■ WRITTEN EXERCISE ■
Update the data below by changing every "green shrub" to "leafy bush", keeping everything else the same.

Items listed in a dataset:
>>>

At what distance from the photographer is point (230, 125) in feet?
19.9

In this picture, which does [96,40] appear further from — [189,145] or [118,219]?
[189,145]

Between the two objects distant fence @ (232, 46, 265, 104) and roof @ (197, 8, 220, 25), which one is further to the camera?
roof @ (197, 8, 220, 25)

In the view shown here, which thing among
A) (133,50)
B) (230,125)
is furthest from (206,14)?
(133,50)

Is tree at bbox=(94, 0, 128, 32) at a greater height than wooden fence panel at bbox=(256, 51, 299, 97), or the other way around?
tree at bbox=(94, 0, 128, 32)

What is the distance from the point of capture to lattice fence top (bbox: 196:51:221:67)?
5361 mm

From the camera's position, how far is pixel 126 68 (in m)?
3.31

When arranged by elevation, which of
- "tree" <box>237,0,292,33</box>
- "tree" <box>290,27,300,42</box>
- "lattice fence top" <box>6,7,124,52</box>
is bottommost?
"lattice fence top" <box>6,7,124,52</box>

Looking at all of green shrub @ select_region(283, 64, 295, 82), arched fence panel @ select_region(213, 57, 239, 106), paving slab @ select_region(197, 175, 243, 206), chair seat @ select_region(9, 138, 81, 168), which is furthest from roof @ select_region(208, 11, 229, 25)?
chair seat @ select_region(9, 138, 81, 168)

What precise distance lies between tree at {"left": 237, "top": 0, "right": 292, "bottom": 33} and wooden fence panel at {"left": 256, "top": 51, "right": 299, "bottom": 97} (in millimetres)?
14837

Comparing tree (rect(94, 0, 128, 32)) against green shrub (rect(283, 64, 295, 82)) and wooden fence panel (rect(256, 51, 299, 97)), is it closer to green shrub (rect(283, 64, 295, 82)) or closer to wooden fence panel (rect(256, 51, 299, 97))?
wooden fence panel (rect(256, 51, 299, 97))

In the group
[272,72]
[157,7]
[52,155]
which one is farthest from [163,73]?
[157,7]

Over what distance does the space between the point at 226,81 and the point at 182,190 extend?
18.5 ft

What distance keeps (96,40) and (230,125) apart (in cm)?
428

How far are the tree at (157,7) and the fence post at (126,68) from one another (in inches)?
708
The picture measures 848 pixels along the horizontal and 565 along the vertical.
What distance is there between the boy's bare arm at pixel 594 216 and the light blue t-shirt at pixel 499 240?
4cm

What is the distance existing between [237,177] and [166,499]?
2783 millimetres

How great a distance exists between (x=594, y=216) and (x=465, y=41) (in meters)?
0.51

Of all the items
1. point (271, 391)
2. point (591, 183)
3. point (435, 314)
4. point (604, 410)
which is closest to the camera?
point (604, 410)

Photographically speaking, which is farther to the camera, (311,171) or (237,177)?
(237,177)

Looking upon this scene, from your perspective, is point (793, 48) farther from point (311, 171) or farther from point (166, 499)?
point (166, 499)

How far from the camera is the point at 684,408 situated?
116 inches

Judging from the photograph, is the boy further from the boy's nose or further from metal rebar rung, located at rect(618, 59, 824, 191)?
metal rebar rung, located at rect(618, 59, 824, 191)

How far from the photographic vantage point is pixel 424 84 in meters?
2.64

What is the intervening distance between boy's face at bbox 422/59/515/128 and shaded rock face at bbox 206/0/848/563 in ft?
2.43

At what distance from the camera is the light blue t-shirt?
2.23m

<<<

■ TASK ANSWER ■
At what distance from the photographer is point (230, 125) in feet?
19.9

In this picture, which does [96,40] appear further from — [189,145] or [118,219]?
[189,145]

Between the two objects distant fence @ (232, 46, 265, 104) and roof @ (197, 8, 220, 25), which one is further to the camera?
roof @ (197, 8, 220, 25)

In the view shown here, which thing among
A) (133,50)
B) (230,125)
is furthest from (206,14)?
(133,50)

Is tree at bbox=(94, 0, 128, 32) at a greater height than wooden fence panel at bbox=(256, 51, 299, 97), or the other way around?
tree at bbox=(94, 0, 128, 32)

What is the distance from the point of capture to lattice fence top (bbox: 196:51:221:67)?
5361 mm

From the camera's position, how far is pixel 126 68 (in m)?
3.31

When arranged by elevation, which of
- "tree" <box>237,0,292,33</box>
- "tree" <box>290,27,300,42</box>
- "lattice fence top" <box>6,7,124,52</box>
is bottommost?
"lattice fence top" <box>6,7,124,52</box>

Looking at all of leafy bush @ select_region(283, 64, 295, 82), arched fence panel @ select_region(213, 57, 239, 106), paving slab @ select_region(197, 175, 243, 206), chair seat @ select_region(9, 138, 81, 168), which is furthest from roof @ select_region(208, 11, 229, 25)?
chair seat @ select_region(9, 138, 81, 168)

What precise distance lies between tree at {"left": 237, "top": 0, "right": 292, "bottom": 33} and wooden fence panel at {"left": 256, "top": 51, "right": 299, "bottom": 97} (in millimetres)?
14837

Comparing tree (rect(94, 0, 128, 32)) against leafy bush (rect(283, 64, 295, 82)) and wooden fence panel (rect(256, 51, 299, 97)), is it closer to leafy bush (rect(283, 64, 295, 82)) or closer to wooden fence panel (rect(256, 51, 299, 97))?
wooden fence panel (rect(256, 51, 299, 97))

In the group
[272,72]
[157,7]
[52,155]
which one is farthest from [163,73]?
[157,7]

Over what distance does the space between the point at 226,81 and the point at 182,190 extend?
18.5 ft

What distance keeps (96,40) and (230,125) apart (in cm)?
428

How far are the tree at (157,7) and the fence post at (126,68) from one another (in inches)?
708
The picture measures 848 pixels along the horizontal and 565 along the vertical.
What distance is there between the boy's bare arm at pixel 594 216 and the light blue t-shirt at pixel 499 240?
4cm

What is the distance existing between [237,177] and [166,499]?
2783 millimetres

How great a distance exists between (x=594, y=216) and (x=465, y=41) (in meters)?
0.51

Of all the items
1. point (271, 391)
2. point (591, 183)
3. point (435, 314)
4. point (604, 410)
which is closest to the camera?
point (604, 410)

Photographically speaking, which is farther to the camera, (311,171) or (237,177)?
(237,177)

Looking upon this scene, from your perspective, is point (793, 48) farther from point (311, 171) or farther from point (166, 499)?
point (166, 499)

How far from the camera is the point at 684,408 situated?
116 inches

Judging from the photograph, is the boy further from the boy's nose or further from metal rebar rung, located at rect(618, 59, 824, 191)?
metal rebar rung, located at rect(618, 59, 824, 191)

How far from the photographic vantage point is pixel 424 84 in meters?
2.64

What is the intervening distance between boy's face at bbox 422/59/515/128 and shaded rock face at bbox 206/0/848/563 in ft?
2.43

At what distance from the camera is the light blue t-shirt?
2.23m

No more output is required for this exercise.